27/03/18

Sebuah Pelajaran Terbaik



Sudah tenang segala yang hilang. Sudah sirna segala duka. Mari melupakan kelam segala masa silam. Esok atau lusa akan jauh dari luka-luka.

Berpisah denganmu. Dan aku semakin tahu arti peron stasiun bagi kereta-kereta senja. Arti pelabuhan bagi kapal-kapal yang akan segera menjauh. Dan aku semakin paham arti kehilangan. Dan aku semakin mengerti bahwa kenangan saat kebersamaan itu ada begitu indah untuk dipaksa muncul kembali dalam angan.

Setelah beberapa bulan terakhir hari-hari tanpa dirimu. Aku mulai membiasakan diri. Buatku, kita hanya mampu bertahan sekuat apapun yang kita bisa. Nyatanya, kita hanyalah manusia yang dipenuhi keraguan-keraguan. Bahkan tentang dirimu, seorang perempuan yang sekalipun membuatku kagum berlebihan, namun keraguan dan ketidaksiapan untuk menerima hal-hal yang tak diinginkan itu masih tetap ada.

Sedikit demi sedikit, aku belajar merelakan apa-apa yang bukan menjadi bagian dari perjalanan panjang ini. Termasuk kamu. Seorang yang sempat bertahan dalam kehidupanku, kini harus bersamanya. Seorang yang hampir berlabuh dalam hatiku, kini harus menepi bersamanya. Tak ada lagi kamu. Ya, sedikit banyak, aku juga belajar arti melupakan. Tepatnya melupakanmu ke depannya.

Sedikit demi sedikit, aku memulihkan hati yang sakit selama puluhan malam. Sejak sakit karena mempertahankan apa-apa yang ada di ambang ketidakpastian, sampai sakit sebab kehilangan apa-apa yang telah diperjuangkan selama ini. Jika ini penyakit fisik, maka komplikasi adalah nama yang tepat buatnya. Ia menyerang banyak organ tubuh. Ia membuat lemah. Dan pastinya semakin menjauhkanku dari target-target kebaikan yang telah kurencanakan.

Baiklah, aku memutuskan untuk tak lagi mengungkit kejadian kita beberapa waktu lalu. Tentang siapa yang salah. Tentang aku yang kerap kali berniat melakukan pembenaran. Atau tentang kamu yang kemudian pergi tiba-tiba. Tidak. Sama sekali tidak. Tak ada gunanya mencari siapa yang benar dan siapa yang salah. Kita hanya diminta untuk bersabar dan menyerahkan apapun itu pada-Nya.

——

### PERINTAH
Jawablah pertanyaan berikut berdasarkan tulisan tentang perpisahan di atas.
(a) Arti tempat apa yang disebut semakin diketahui bagi kereta-kereta senja?
(b) Jika rasa sakit itu penyakit fisik, nama apa yang disebut tepat untuknya?
(c) Apa yang diputuskan untuk tidak lagi diungkit?

——

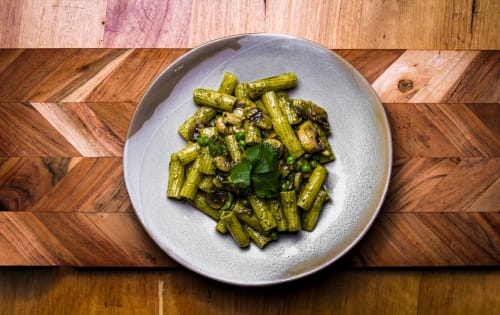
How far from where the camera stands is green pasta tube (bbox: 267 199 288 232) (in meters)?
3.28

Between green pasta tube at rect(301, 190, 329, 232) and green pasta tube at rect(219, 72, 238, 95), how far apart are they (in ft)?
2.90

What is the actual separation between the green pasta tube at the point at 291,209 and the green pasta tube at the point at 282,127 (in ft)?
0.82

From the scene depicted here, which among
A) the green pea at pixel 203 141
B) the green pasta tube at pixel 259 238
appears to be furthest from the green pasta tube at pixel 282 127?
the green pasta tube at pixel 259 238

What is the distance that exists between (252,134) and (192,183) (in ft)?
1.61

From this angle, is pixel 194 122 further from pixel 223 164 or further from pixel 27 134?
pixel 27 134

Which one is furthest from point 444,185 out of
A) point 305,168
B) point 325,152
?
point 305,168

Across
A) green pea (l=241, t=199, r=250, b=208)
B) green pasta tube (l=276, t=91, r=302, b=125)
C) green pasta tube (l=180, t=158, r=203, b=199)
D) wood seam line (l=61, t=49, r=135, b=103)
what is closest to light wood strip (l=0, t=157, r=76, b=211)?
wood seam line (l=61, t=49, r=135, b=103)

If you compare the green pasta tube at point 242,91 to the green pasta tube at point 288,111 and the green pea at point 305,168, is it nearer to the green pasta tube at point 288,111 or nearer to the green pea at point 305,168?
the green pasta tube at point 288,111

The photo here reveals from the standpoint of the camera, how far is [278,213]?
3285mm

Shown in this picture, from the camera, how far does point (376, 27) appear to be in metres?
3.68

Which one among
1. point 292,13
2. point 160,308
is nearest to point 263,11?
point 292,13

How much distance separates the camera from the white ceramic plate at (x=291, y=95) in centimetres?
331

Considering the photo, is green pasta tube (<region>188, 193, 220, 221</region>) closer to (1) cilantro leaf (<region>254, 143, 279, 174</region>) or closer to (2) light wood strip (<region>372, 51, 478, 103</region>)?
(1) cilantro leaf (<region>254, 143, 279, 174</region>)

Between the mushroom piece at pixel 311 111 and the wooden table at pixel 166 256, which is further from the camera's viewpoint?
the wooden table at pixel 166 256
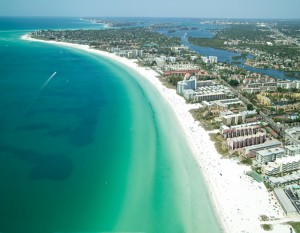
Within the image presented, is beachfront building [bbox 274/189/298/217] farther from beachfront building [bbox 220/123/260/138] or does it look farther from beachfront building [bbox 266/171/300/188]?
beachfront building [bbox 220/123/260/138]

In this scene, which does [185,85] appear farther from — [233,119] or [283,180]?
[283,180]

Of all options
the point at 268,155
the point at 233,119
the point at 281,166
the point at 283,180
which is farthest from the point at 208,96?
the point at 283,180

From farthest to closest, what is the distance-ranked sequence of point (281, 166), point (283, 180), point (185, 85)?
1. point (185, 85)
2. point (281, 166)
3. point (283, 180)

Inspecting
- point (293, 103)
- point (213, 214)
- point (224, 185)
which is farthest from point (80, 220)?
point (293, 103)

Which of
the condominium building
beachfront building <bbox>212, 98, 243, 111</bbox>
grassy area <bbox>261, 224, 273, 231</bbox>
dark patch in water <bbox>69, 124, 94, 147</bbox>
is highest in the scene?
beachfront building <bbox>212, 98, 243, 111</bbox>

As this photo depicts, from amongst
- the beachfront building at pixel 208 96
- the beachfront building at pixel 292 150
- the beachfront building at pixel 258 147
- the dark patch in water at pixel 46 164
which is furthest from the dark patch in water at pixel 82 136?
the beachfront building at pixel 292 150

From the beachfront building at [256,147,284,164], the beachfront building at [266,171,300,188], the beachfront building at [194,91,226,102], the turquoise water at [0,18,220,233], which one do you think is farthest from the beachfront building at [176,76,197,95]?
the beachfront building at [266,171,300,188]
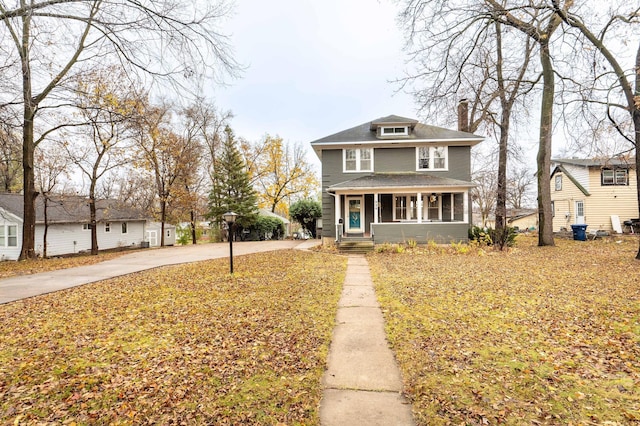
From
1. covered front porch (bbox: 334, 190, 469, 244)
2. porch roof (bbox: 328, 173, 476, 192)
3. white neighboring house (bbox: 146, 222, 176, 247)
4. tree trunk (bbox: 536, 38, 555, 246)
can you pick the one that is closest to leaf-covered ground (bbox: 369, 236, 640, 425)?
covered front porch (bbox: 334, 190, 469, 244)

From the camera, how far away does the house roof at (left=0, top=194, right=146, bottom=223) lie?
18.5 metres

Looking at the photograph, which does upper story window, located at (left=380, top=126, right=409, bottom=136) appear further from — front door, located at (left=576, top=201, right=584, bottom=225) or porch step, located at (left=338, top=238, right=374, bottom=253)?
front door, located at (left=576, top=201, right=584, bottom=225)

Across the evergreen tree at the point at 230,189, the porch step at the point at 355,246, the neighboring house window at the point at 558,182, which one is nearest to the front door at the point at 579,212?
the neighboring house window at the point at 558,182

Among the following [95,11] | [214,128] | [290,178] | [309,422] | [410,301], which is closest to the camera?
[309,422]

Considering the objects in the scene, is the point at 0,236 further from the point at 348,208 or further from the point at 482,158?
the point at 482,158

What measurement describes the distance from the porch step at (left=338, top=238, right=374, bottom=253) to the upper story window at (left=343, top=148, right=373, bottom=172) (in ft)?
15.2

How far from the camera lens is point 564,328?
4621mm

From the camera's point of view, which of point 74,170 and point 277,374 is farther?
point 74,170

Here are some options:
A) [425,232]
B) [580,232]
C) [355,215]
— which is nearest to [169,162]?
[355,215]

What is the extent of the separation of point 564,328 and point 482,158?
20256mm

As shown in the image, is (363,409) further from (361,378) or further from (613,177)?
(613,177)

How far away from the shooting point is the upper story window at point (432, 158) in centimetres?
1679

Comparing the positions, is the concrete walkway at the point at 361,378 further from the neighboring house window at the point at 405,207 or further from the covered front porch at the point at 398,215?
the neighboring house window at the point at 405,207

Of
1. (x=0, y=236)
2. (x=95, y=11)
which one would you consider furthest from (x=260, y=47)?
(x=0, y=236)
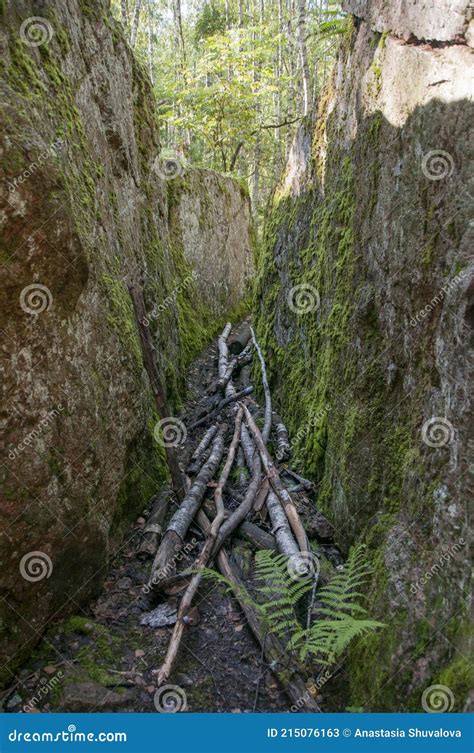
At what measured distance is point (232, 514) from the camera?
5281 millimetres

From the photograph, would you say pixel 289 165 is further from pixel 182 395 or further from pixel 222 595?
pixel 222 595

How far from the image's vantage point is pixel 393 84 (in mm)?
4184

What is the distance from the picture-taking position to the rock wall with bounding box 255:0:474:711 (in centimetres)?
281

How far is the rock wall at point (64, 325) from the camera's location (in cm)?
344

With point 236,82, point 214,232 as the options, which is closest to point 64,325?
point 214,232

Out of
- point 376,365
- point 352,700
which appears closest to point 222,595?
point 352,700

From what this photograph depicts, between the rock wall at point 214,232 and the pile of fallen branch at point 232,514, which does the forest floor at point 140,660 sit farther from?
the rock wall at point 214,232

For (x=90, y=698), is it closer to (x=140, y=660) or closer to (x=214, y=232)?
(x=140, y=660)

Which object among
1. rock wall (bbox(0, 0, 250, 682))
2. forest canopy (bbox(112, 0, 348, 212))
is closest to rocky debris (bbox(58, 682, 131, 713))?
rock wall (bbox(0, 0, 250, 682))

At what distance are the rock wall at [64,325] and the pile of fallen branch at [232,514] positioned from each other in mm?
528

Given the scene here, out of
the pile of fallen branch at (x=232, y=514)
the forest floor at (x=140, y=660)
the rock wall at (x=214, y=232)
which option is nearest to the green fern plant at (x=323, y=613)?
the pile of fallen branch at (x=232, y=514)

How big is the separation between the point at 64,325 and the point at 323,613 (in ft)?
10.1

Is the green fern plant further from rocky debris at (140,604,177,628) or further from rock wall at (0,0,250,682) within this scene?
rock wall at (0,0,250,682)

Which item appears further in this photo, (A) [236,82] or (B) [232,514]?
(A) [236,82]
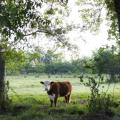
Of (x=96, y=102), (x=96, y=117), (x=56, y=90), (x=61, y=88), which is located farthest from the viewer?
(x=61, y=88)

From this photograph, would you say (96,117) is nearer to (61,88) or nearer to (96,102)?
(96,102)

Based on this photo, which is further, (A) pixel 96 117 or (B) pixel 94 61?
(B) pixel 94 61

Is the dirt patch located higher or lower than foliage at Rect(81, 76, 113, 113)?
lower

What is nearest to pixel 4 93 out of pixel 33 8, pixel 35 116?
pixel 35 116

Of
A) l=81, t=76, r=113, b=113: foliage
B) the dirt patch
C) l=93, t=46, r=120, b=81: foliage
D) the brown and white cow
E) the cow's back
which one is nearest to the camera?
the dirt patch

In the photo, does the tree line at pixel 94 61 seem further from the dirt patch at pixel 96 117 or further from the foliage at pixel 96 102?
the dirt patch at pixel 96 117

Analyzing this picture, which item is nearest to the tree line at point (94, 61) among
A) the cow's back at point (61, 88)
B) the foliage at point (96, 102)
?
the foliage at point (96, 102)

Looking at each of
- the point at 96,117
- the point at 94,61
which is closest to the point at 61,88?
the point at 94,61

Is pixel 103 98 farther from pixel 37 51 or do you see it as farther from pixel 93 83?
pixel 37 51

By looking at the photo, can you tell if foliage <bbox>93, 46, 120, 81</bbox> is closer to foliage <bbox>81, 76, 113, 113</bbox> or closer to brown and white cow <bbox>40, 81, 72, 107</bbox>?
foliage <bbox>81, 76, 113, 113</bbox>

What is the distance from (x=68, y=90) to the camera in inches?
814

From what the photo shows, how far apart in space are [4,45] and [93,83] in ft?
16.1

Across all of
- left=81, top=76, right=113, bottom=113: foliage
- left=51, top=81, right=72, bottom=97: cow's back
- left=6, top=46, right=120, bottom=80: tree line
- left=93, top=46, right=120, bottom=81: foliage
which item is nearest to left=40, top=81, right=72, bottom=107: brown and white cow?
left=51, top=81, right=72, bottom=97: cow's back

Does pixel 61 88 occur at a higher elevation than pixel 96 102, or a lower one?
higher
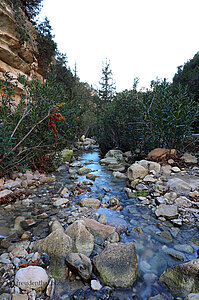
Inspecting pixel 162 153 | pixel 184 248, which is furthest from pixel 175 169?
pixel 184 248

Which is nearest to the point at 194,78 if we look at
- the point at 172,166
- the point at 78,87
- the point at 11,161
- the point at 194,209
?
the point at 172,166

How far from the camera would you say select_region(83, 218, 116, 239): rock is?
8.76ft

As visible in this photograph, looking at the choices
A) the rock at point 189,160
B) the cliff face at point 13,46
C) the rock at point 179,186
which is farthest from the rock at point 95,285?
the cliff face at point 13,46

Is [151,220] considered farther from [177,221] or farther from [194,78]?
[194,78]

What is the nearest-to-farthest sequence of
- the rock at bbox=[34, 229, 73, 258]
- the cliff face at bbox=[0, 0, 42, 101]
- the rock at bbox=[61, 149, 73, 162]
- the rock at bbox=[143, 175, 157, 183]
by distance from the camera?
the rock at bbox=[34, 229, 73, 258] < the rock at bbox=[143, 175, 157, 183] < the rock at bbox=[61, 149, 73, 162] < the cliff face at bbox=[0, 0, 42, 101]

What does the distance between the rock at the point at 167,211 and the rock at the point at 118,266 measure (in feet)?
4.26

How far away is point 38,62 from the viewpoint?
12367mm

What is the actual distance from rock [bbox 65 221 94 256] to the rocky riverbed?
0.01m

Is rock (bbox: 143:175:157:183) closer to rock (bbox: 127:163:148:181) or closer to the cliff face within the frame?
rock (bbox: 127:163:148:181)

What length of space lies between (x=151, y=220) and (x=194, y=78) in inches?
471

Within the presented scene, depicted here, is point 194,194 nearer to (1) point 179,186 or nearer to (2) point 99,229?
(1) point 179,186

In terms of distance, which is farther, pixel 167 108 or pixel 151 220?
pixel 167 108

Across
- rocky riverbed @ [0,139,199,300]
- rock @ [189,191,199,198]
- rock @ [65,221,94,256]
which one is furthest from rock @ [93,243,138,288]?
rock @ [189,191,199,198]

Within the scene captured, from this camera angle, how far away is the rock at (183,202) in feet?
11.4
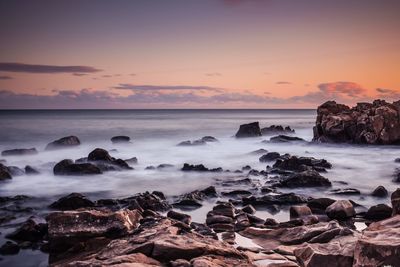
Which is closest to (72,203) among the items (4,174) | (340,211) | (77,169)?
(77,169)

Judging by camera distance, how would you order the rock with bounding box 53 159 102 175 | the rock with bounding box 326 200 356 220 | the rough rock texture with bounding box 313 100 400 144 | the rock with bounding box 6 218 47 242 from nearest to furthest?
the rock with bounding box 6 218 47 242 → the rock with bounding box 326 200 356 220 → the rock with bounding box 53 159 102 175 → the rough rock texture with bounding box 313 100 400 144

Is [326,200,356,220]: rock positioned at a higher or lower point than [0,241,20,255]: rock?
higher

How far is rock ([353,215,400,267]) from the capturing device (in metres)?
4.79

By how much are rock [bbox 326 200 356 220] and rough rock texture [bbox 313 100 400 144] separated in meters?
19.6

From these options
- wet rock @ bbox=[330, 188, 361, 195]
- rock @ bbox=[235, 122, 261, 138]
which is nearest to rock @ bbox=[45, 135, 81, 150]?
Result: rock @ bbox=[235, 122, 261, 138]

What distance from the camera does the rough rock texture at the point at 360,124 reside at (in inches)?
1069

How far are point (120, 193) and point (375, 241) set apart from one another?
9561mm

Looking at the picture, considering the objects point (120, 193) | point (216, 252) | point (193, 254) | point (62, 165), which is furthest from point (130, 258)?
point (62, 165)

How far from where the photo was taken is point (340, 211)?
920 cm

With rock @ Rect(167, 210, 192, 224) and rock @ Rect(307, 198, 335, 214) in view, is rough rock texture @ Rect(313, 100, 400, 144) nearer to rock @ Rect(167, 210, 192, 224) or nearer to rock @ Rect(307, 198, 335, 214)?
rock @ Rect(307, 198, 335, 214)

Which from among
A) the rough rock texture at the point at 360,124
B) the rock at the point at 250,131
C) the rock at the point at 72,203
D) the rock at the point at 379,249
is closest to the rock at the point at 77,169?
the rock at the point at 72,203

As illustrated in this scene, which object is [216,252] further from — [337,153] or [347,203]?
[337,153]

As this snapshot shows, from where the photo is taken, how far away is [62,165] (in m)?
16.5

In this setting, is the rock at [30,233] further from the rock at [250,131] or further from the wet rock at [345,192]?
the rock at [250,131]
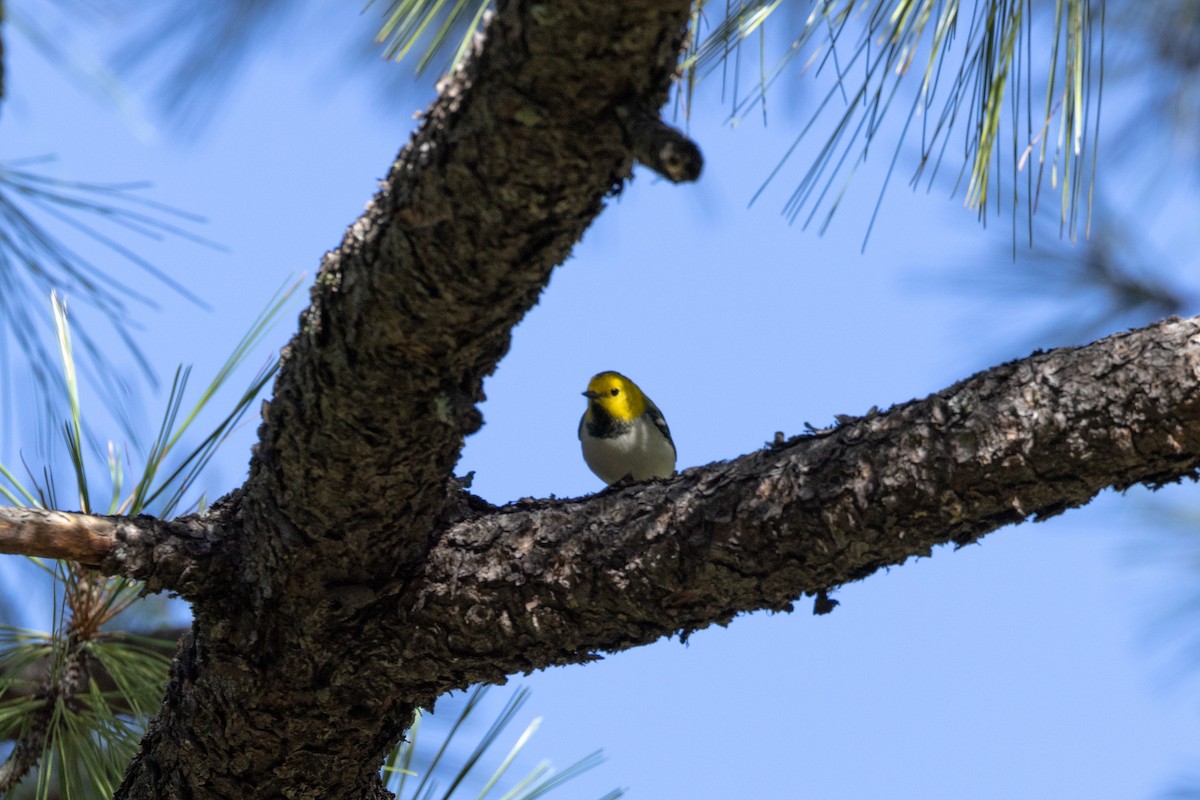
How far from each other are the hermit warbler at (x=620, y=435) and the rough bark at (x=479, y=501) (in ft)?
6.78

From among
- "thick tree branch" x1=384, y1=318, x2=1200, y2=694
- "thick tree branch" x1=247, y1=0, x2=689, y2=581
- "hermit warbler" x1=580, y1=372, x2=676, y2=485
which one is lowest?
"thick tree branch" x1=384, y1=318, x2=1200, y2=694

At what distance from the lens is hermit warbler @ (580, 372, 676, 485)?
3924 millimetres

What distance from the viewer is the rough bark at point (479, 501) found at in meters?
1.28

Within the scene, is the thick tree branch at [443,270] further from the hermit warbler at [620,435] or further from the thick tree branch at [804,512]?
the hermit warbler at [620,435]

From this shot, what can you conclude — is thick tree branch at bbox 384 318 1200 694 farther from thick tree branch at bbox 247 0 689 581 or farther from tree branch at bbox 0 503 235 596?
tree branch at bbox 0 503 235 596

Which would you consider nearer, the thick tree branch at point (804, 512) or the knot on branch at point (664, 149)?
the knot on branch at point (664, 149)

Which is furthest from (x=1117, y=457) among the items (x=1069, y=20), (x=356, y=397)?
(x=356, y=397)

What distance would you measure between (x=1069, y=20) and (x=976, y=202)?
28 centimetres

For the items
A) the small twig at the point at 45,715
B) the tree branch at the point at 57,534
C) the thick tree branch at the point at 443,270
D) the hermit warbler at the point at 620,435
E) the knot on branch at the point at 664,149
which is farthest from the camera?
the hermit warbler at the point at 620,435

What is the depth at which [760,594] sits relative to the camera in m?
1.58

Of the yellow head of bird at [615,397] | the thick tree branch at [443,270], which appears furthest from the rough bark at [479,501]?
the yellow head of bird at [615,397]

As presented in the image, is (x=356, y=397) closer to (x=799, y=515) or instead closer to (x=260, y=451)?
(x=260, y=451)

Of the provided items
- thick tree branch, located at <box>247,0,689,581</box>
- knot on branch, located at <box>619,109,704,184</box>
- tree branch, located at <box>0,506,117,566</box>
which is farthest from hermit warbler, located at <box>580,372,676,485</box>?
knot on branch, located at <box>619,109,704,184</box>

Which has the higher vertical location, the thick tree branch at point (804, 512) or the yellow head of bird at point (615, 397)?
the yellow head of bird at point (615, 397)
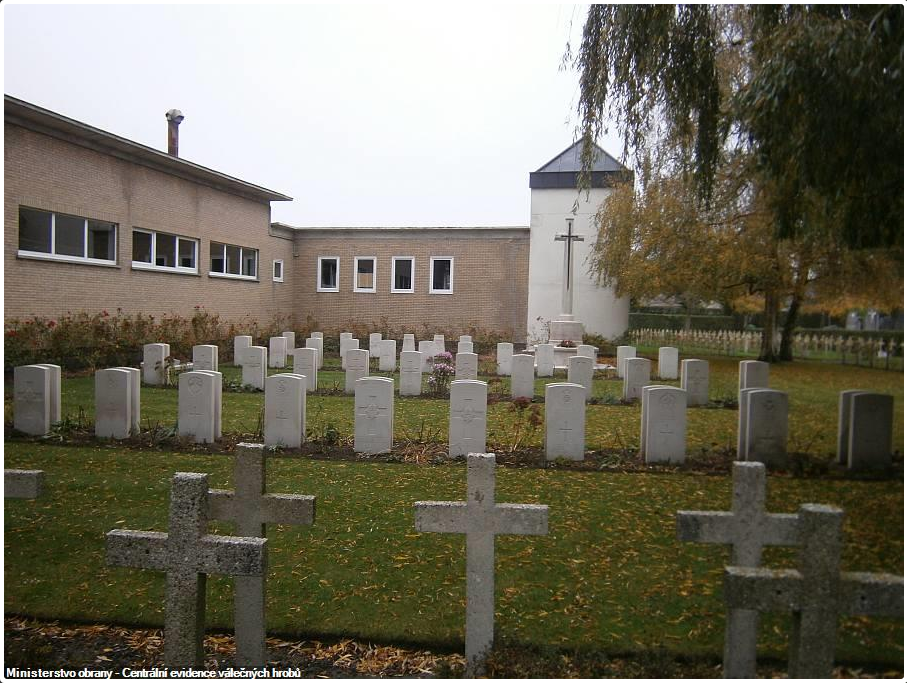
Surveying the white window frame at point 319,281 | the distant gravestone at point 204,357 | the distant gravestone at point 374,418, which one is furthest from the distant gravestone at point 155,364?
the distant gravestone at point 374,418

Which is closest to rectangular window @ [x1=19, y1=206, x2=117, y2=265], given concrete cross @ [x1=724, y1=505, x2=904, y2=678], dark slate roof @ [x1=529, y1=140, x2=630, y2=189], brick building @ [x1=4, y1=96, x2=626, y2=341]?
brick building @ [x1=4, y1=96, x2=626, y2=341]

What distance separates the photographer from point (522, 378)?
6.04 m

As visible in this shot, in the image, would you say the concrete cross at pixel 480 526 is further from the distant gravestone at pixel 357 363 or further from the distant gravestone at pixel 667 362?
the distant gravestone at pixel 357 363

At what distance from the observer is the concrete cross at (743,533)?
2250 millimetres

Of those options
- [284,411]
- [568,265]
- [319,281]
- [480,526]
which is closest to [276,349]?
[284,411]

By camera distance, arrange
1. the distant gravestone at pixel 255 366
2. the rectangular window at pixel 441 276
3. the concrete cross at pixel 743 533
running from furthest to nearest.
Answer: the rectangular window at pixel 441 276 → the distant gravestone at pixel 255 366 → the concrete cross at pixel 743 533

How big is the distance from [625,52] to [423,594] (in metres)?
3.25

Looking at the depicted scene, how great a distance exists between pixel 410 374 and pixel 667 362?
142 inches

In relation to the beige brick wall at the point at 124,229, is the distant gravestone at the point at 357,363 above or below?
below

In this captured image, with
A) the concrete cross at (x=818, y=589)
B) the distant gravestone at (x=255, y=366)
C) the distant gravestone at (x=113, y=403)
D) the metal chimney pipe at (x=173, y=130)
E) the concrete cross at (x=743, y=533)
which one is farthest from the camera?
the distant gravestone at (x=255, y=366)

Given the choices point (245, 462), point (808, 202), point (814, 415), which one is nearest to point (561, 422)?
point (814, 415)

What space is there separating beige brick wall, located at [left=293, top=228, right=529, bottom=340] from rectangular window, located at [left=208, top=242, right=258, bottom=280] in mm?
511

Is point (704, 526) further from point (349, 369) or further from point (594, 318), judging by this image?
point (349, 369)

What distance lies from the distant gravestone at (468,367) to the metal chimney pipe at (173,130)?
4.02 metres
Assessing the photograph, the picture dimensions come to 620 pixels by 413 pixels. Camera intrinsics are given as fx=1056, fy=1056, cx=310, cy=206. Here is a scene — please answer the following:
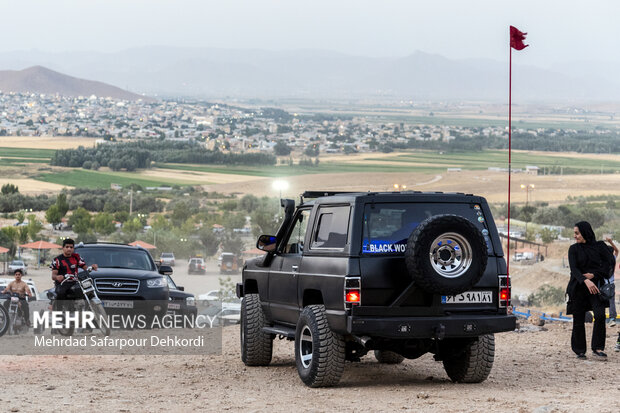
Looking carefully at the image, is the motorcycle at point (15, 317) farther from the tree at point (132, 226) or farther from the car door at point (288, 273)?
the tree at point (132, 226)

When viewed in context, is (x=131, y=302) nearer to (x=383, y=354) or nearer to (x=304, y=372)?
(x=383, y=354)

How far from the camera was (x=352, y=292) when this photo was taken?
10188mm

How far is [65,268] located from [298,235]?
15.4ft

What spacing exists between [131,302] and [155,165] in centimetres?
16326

——

### PENYELESAIAN
(a) Peron stasiun.
(b) Komplikasi.
(c) Kejadian "kita" beberapa waktu lalu.